= Desiderius of Aquitaine =

Desiderius (died 587) was a Gallo-Roman dux in the Kingdom of the Franks during the reigns of Chilperic I and Guntram. He served Chilperic as Duke of Aquitaine and was his greatest general.

When Sigebert I of Austrasia died in 575, Chilperic sent Desiderius to invade his kingdom, but Guntram of Burgundy sent the patrician Mummolus against him and Desiderius was defeated and forced to retreat, leaving Austrasia to Sigebert's son Childebert II. The following year, with the armies of Bladast and Berulf, surrounded the territory of Bourges. They subsequently devastated the Touraine, as recorded by the then bishop of Tours, Gregory, the historian.

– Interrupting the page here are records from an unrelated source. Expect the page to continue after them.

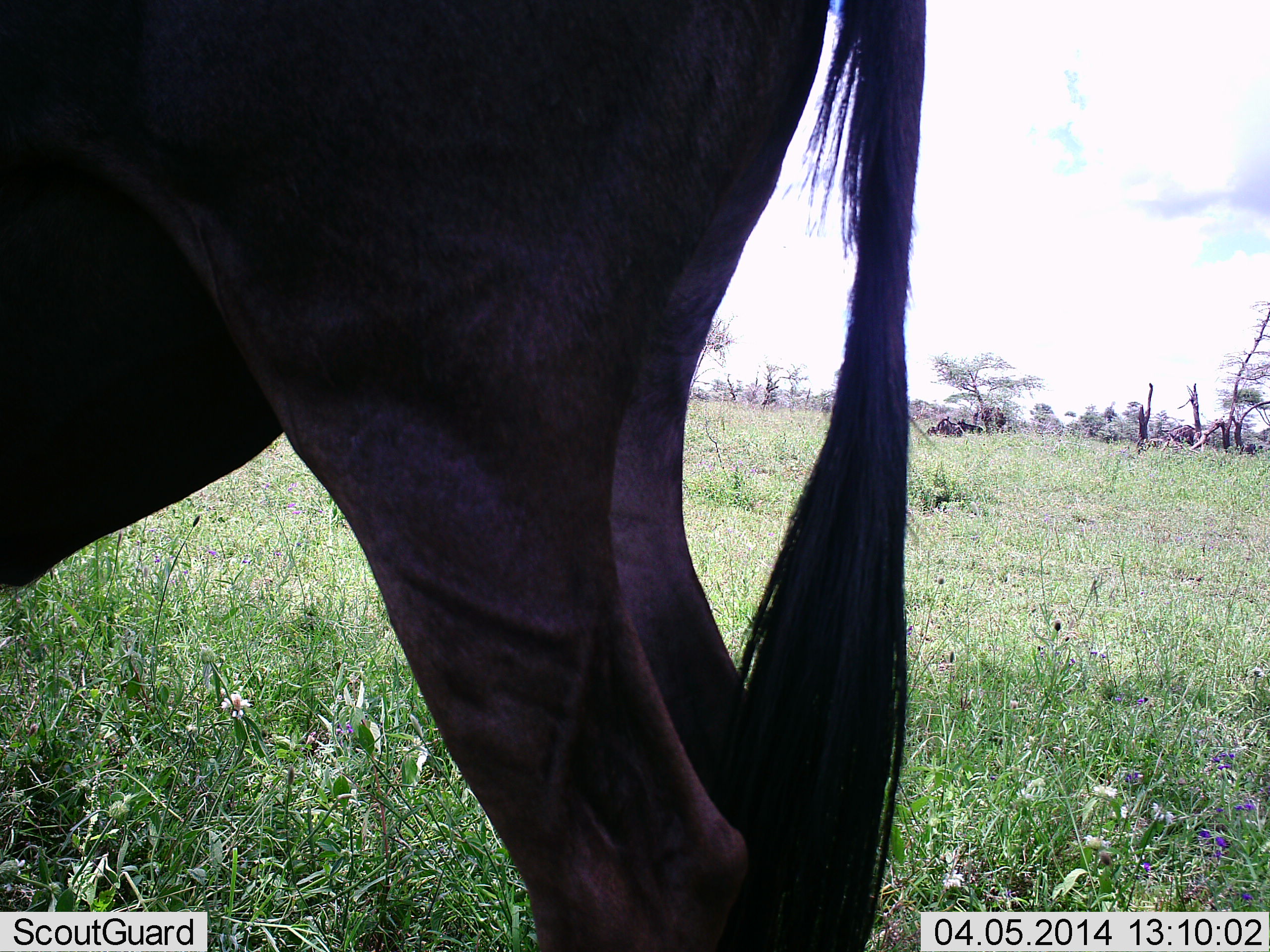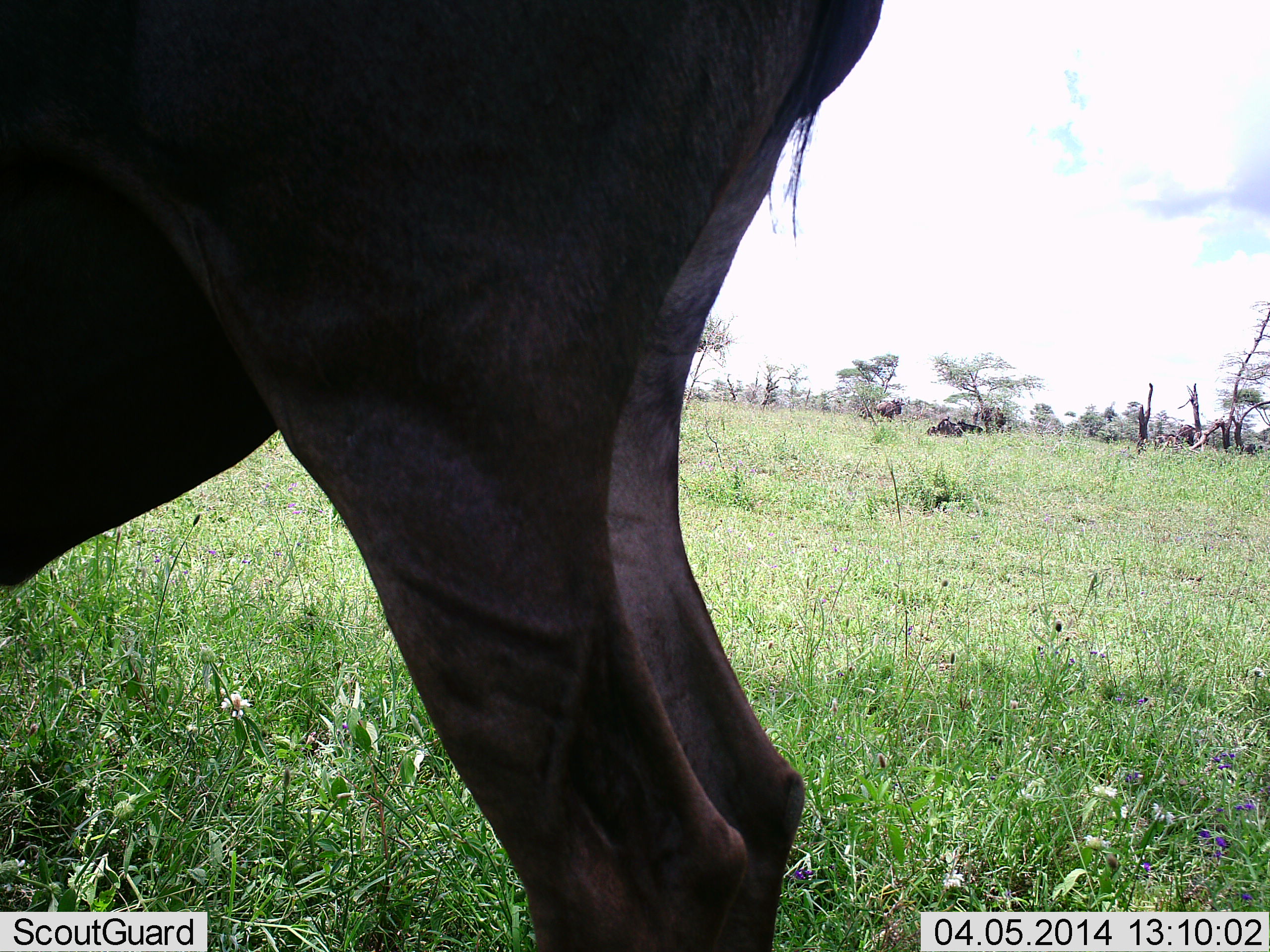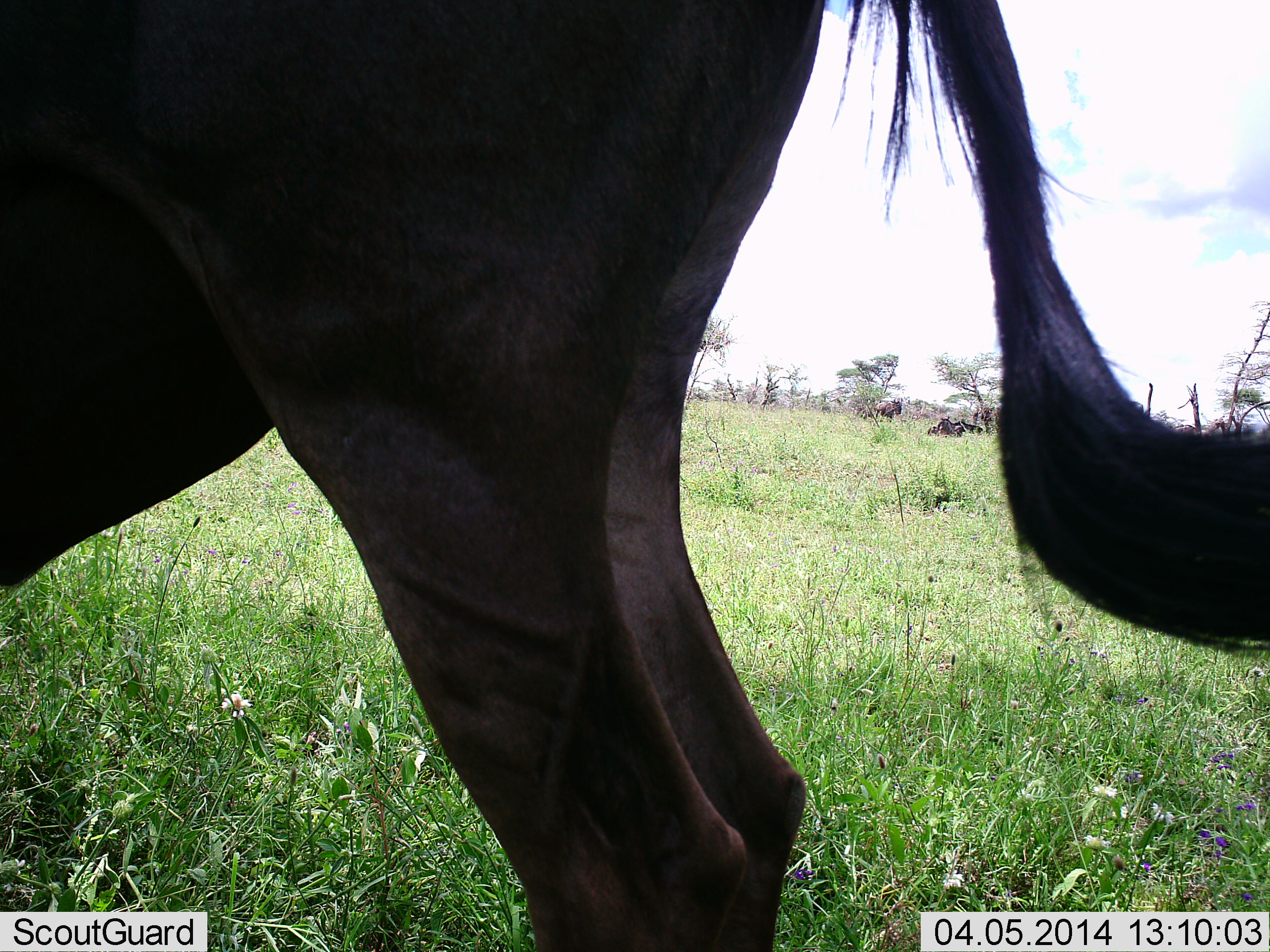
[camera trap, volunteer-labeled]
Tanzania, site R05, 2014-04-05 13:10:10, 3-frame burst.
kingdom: Animalia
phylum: Chordata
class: Mammalia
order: Artiodactyla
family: Bovidae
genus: Connochaetes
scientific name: Connochaetes taurinus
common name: blue wildebeest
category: wildebeest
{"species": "wildebeest (blue wildebeest) (Connochaetes taurinus)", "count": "6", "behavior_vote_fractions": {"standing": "100%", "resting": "70%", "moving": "0%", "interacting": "0%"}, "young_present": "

In 583, Chilperic gave the province of Aquitaine to him and Bladast and sent them into Vasconia with a large army. They were defeated and most of the army destroyed.

When Chilperic died (584), Desiderius went to Toulouse to secure the treasure imparted to Chilperic's daughter Riguntha, betrothed to Reccared, son of Leovigild, King of Spain. The next year (584), Desiderius made peace with Guntram.
The chronicle of John of Biclar reports how around 587 Frankish forces attacked the recently enthroned king Reccared of Visigothic Spain, but were defeated, their general, Desiderius, being killed in battle. His widow Tetradia, daughter of a noblewoman and a peasant, was taken to court by her former husband Eulalius, from whom she had fled with a large portion of his fortune. The stolen property was returned to Eulalius and Desiderius' children by her were delegitimised.

==Sources==
- Gregory of Tours. Historia Francorum. translated Earnest Brehaut, 1916.
- Lewis, Archibald R. "The Dukes in the Regnum Francorum, A.D. 550-751." Speculum, Vol. 51, No 3 (July 1976), pp 381-410.